:: TEXTE EXTRAIT ::
[CP] L’Ocean Viking paie le manque de coordination des autorités maritimes libyennes par une détention administrative de 20 jours et une amende

Marseille, le 16 novembre 2023 – Hier, 15 novembre, les autorités italiennes ont ordonné une immobilisation de 20 jours du navire de sauvetage humanitaire Ocean Viking et lui ont imposé une amende de 3 300 euros. Cette détention s’effectue sous l’égide du décret-loi du 2 janvier 2023, numéro 1, mieux connu sous le nom de « décret Piantedosi », bien que l’équipe ait rempli son obligation légale incontestable de sauver des personnes en détresse en mer alors que la communication avec les autorités maritimes libyennes était pratiquement impossible.

À la suite du sauvetage de 33 personnes dans la Région de recherche et de sauvetage libyenne, dans la nuit du vendredi 11 au samedi 12 novembre, l’Ocean Viking a été instruit par le Centre de Coordination des Secours Maritimes italien (ITMRCC) de se diriger vers Ortona pour y débarquer les rescapés. Peu avant 3 heures du matin, la même nuit, alors qu’il faisait route vers Ortona, l’Ocean Viking a reçu une alerte concernant un bateau en détresse avec 34 naufragés à bord, à seulement 16 milles nautiques de sa position. Le MRCC italien a redirigé l’Ocean Viking vers le Centre Conjoint de Coordination des Opérations de Sauvetage (JRCC) libyen pour recevoir des instructions. Dans les deux heures qui ont suivi, l’Ocean Viking a tenté de communiquer avec les autorités libyennes responsables afin d’obtenir une coordination alors que 34 personnes étaient exposées à un danger imminent et grave voire à une perte de vie humaine en mer. Nous savons aujourd’hui qu’au moins l’une d’entre elles serait certainement décédée si les secours n’étaient pas intervenus.

:: LES ENTRÉES ::
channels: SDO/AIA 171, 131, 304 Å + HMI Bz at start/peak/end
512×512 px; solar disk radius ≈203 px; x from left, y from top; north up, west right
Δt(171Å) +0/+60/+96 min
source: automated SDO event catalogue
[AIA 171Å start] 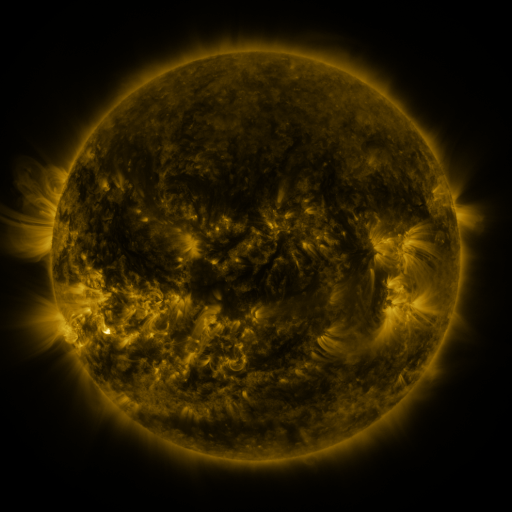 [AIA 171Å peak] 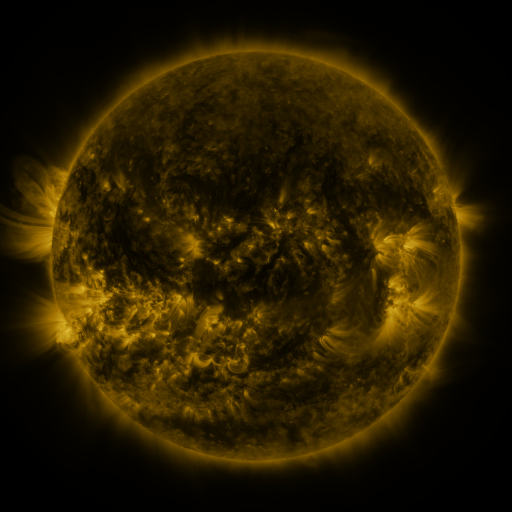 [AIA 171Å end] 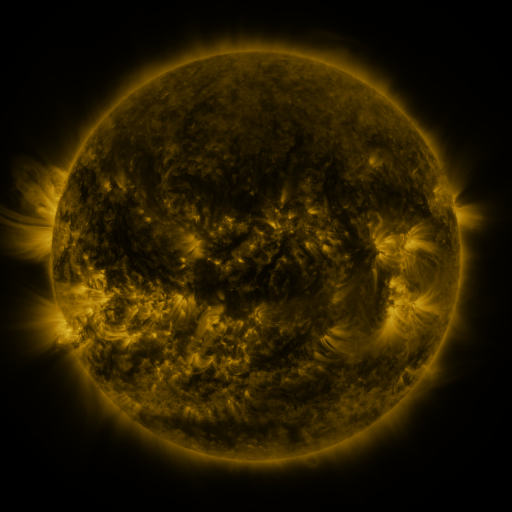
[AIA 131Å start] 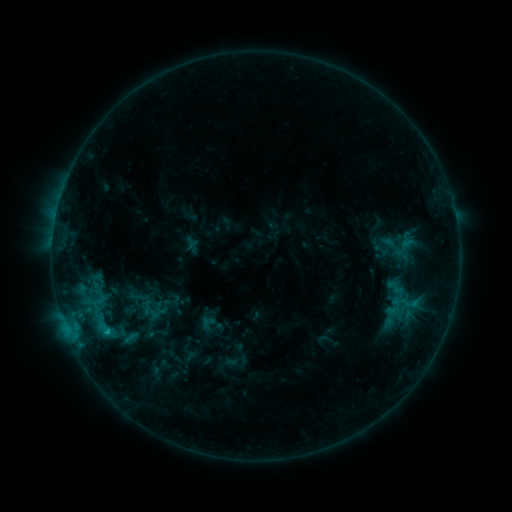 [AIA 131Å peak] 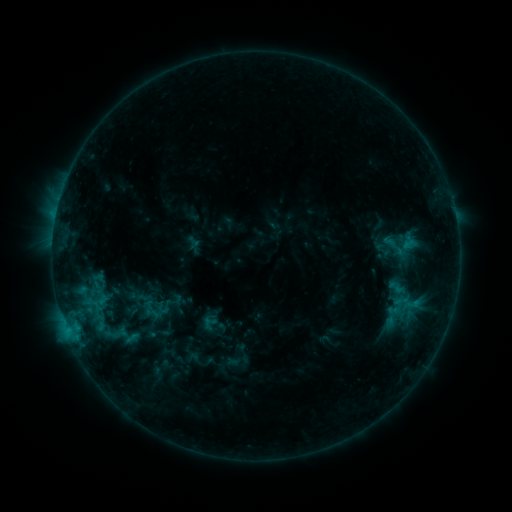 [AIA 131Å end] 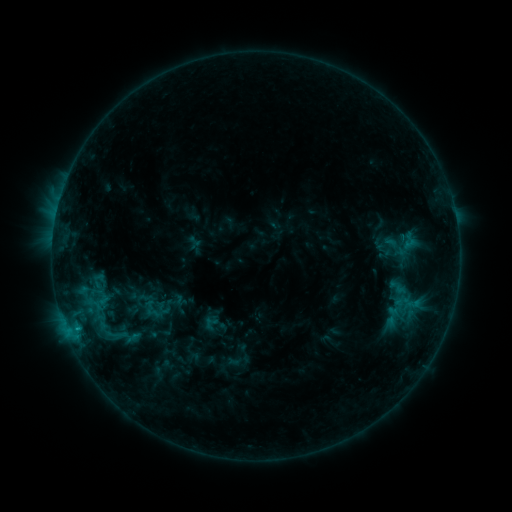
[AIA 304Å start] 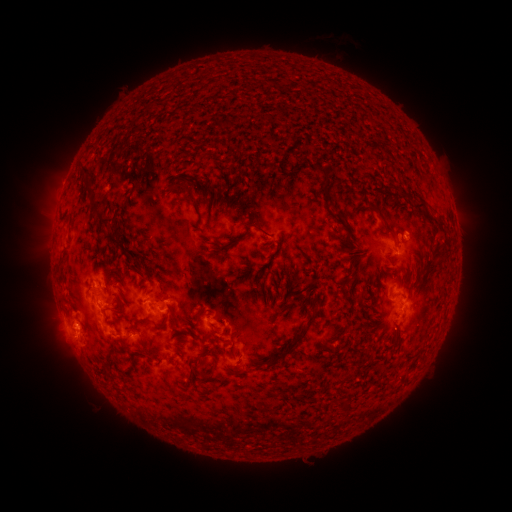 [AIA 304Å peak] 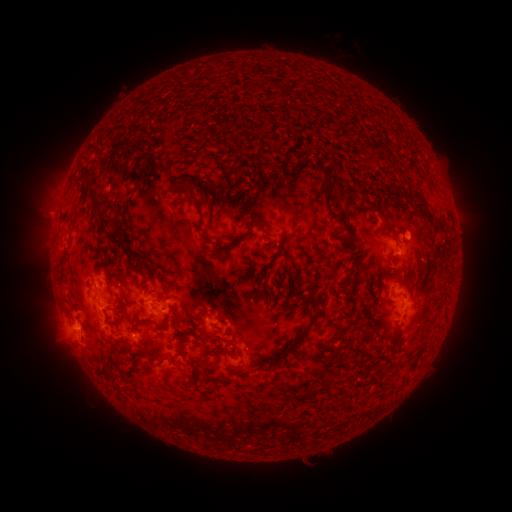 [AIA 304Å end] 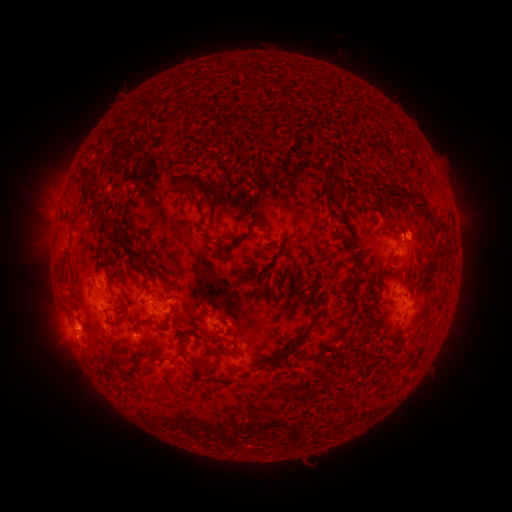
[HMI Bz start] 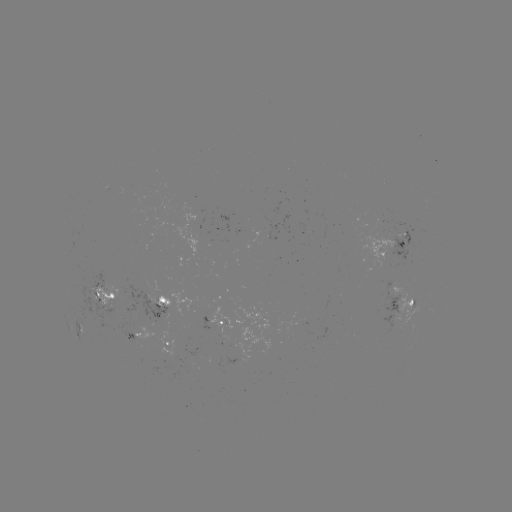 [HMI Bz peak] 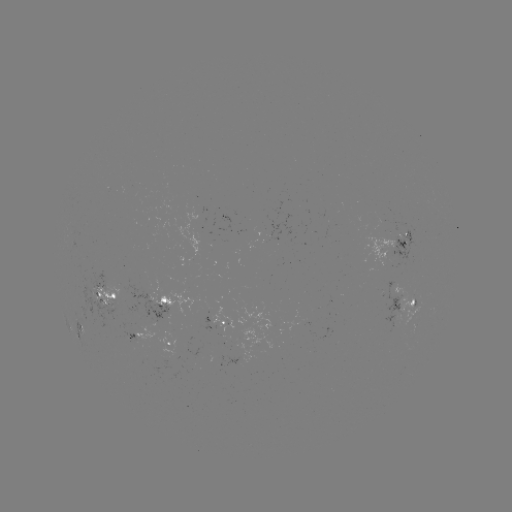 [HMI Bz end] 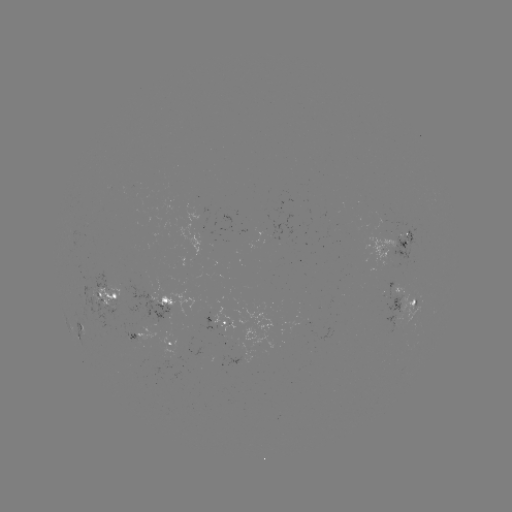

:: LES TÂCHES ::
a. Indiquez si chacune des affirmations suivantes concorde avec le communiqué sur l'Ocean Viking, en répondant par oui ou par non et en citant les mots du communiqué qui tranchent : (i) l'amende infligée au navire s'élève à 3 300 euros ; (ii) le bateau en détresse se trouvait à 34 milles nautiques de l'Ocean Viking ; (iii) c'est le centre de coordination italien qui a envoyé le navire vers Ortona.
b. Poursuivez le communiqué sur l'Ocean Viking à partir de l'endroit où il s'arrête.
Les entrées ne servent pas pour ce travail.

:: LISTE DES RÉPONSES ::
a.
(i) Oui : « lui ont imposé une amende de 3 300 euros ».
(ii) Non : « à seulement 16 milles nautiques de sa position ».
(iii) Oui : « l’Ocean Viking a été instruit par le Centre de Coordination des Secours Maritimes italien (ITMRCC) de se diriger vers Ortona ».

b.
Cette nuit-là, comme la plupart du temps, la communication avec le JRCC libyen a été pratiquement impossible. Les courriels de l’Ocean Viking sont restés sans réponse. Les appels téléphoniques aussi, ou encore il n’y avait pas de locuteur anglophone disponible. Finalement, un officier a répondu, mais il ne parlait qu’un anglais rudimentaire et s’est contenté de demander l’emplacement exact du cas de détresse. « Aucun signe ne laissait présager d’opérations de sauvetage en cours. Aucune autre autorité maritime n’a apporté d’informations ou d’assistance, malgré les tentatives de coordination de l’Ocean Viking. Ainsi, l’équipage n’était pas dégagé de son obligation d’assistance. Pendant ce temps, l’Ocean Viking se voyait constamment rappeler la menace d’une détention par le MRCC italien si une instruction claire de sauvetage n’était pas donnée. Notre seule consigne explicite était de rejoindre Ortona immédiatement, alors que des individus en détresse se trouvaient en mer, non loin de notre navire, au beau milieu de la nuit « , explique Luisa Albera, coordinatrice des opérations de recherche et de sauvetage à bord de l’Ocean Viking.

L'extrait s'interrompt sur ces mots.